# Singular Value Thresholding

We implement the singular value thresholding algorithm as presented in Cai, Candés and Shen (2008) and perform a grid search to optimize its parameters. Note that it is far from exhaustive as the algorithm is slow.

### Importing the libraries

In [10]:
import numpy as np
import pandas as pd
import matplotlib.pyplot as plt
#%pip install scikit-surprise
from surprise import AlgoBase, PredictionImpossible, Reader, Dataset, accuracy
from surprise.model_selection import train_test_split, cross_validate, GridSearchCV
import thresholding

### Prepare the dataset

First we read the dataset as a pandas DataFrame.

In [2]:
data_train_raw = pd.read_csv('../data/data_train.csv')

# parse rows and columns
row_str = data_train_raw['Id'].apply(lambda x: x.split('_')[0])
row_id = row_str.apply(lambda x: int(x.split('r')[1]) - 1)
col_str = data_train_raw['Id'].apply(lambda x: x.split('_')[1])
col_id = col_str.apply(lambda x: int(x.split('c')[1]) - 1)

# apply changes
data_train_raw['row'] = row_id
data_train_raw['col'] = col_id

# dataset as data frame
data_train_df = data_train_raw.loc[:,['row', 'col', 'Prediction']]

In [3]:
data_train_df.head()

Unnamed: 0,row,col,Prediction
0,43,0,4
1,60,0,3
2,66,0,4
3,71,0,3
4,85,0,5


### Prepare dataset

In [4]:
# set up surprise dataset
reader = Reader()
dataset = Dataset.load_from_df(data_train_df[['row', 'col', 'Prediction']], reader)

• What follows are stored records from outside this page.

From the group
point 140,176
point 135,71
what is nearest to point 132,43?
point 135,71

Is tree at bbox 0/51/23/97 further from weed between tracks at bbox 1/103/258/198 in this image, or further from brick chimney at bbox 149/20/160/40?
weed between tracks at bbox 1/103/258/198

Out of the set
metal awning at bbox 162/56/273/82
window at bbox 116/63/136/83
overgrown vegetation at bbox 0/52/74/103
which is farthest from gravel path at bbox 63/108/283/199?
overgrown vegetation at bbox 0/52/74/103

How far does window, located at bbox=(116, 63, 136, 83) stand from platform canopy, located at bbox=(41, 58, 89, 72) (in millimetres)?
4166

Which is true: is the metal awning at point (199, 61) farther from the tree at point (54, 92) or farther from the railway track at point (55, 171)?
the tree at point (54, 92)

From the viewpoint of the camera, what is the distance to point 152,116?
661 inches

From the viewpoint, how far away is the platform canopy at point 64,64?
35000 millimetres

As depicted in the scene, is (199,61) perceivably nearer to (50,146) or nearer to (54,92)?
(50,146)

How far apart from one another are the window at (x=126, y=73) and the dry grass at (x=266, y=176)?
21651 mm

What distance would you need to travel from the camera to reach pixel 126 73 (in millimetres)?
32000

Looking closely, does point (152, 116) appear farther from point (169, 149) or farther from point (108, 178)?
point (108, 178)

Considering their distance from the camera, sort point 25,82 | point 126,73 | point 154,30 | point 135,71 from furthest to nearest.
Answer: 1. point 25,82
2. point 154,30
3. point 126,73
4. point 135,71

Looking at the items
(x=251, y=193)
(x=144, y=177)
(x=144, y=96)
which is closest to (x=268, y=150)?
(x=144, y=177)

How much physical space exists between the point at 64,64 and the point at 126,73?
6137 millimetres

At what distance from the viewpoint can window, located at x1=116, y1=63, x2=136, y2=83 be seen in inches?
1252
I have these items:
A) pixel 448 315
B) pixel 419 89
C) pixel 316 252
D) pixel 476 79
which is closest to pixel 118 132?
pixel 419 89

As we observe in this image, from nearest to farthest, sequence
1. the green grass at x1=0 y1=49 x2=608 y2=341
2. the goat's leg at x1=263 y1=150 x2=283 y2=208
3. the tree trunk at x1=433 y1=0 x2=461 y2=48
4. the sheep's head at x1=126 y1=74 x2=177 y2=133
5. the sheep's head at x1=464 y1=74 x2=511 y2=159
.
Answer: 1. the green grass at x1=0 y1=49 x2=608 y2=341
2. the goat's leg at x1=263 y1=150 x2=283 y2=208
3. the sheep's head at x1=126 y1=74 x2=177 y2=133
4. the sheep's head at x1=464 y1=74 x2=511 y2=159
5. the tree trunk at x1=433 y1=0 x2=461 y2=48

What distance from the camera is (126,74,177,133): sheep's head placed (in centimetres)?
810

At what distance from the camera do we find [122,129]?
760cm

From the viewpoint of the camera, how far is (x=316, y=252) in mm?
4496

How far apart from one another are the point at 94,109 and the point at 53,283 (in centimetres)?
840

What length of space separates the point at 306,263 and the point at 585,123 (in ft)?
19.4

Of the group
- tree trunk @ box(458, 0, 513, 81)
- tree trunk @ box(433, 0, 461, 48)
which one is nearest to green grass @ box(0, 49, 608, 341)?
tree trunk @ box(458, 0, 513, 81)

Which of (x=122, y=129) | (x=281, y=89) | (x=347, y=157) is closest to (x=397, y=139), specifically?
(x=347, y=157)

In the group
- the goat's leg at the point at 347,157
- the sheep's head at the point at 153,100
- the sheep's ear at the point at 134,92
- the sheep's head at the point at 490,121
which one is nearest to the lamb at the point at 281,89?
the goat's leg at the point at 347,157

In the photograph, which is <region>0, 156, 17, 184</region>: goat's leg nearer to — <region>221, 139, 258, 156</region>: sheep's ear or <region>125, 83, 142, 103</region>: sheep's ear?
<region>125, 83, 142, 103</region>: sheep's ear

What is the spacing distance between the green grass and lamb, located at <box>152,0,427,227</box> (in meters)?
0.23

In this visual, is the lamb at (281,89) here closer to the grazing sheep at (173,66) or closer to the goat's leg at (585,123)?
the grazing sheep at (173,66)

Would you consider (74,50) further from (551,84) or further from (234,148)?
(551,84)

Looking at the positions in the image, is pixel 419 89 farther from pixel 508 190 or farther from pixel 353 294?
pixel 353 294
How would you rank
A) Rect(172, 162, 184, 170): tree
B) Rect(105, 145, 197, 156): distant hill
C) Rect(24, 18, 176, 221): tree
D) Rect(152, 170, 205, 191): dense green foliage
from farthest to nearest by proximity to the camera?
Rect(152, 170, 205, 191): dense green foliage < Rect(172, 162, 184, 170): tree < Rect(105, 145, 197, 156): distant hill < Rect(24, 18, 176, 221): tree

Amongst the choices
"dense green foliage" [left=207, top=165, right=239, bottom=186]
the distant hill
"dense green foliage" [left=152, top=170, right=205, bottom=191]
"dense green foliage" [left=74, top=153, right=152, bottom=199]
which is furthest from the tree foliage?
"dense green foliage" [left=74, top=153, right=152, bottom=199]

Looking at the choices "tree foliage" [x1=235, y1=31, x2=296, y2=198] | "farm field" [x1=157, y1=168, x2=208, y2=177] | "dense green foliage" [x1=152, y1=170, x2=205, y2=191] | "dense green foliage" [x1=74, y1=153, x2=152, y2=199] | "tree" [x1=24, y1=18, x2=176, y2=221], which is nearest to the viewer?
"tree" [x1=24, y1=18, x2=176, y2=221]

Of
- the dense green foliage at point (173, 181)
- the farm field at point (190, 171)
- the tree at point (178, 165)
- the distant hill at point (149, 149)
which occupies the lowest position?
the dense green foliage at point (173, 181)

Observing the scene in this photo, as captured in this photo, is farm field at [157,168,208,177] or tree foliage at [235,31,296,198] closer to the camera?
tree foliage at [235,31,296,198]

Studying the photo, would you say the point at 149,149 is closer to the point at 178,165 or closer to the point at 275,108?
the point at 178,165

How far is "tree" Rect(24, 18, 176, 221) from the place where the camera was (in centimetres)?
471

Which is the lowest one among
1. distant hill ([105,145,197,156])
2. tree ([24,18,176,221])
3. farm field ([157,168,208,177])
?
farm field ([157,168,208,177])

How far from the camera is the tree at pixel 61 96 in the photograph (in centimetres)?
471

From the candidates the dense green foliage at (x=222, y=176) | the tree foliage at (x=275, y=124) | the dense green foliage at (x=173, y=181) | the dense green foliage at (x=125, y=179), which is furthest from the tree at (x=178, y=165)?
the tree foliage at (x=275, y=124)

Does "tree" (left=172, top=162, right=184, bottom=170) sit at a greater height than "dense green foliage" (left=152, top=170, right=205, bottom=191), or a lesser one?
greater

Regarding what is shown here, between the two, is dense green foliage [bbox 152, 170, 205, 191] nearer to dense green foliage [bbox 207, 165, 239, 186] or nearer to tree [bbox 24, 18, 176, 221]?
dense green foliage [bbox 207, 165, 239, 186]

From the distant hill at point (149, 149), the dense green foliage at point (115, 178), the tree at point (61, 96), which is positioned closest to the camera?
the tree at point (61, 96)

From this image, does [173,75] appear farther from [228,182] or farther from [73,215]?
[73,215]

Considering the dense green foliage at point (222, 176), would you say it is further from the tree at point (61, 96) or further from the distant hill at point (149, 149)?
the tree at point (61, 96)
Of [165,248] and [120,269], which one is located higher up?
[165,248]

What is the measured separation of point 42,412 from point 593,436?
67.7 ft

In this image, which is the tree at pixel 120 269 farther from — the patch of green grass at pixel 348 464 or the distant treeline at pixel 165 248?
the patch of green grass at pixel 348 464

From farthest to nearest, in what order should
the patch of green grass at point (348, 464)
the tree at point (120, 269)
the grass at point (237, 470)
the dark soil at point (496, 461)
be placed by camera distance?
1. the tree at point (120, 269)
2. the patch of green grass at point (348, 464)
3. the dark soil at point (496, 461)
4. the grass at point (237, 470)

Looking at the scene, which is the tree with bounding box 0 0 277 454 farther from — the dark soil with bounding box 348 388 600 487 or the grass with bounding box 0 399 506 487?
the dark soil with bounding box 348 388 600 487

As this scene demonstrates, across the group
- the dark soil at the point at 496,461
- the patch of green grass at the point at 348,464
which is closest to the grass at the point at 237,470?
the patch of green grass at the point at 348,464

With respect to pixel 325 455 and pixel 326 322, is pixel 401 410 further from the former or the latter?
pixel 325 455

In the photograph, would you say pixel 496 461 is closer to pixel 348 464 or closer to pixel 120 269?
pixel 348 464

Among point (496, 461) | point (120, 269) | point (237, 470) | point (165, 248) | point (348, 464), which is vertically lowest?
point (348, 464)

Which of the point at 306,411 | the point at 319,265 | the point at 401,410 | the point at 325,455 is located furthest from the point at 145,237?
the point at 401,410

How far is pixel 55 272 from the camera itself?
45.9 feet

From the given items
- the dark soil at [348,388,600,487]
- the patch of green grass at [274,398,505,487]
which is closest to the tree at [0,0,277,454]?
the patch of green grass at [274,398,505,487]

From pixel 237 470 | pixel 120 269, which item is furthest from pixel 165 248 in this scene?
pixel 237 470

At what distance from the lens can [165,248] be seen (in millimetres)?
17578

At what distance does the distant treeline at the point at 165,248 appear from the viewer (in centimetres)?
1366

### Perform a grid search over parameters

Note that the parameter n_epochs concerns the maximal number of epochs, as the algorithm otherwise stops when a criteria is reached

In [14]:
# define the model
model = GridSearchCV(thresholding.SVDthr, param_grid = {'tao': [100,500,1000], 
                                                        'n_epochs': [1000], 
                                                        'step_size': [1,1.99]})

# fit the model to the dataset
model.fit(dataset)

# output best scores and best parameters
model.best_score, model.best_params

### Train model with optimal parameters 

In [9]:
# define the model
model = thresholding.SVDthr(n_epochs=1, tao=10000, step_size=1)

# fit the model to the training set
model.fit(trainset)

# compute the predictions
predictions = model.test(testset)

# compute the RMSE on the testset
rmse = accuracy.rmse(predictions)

RMSE: 3.0653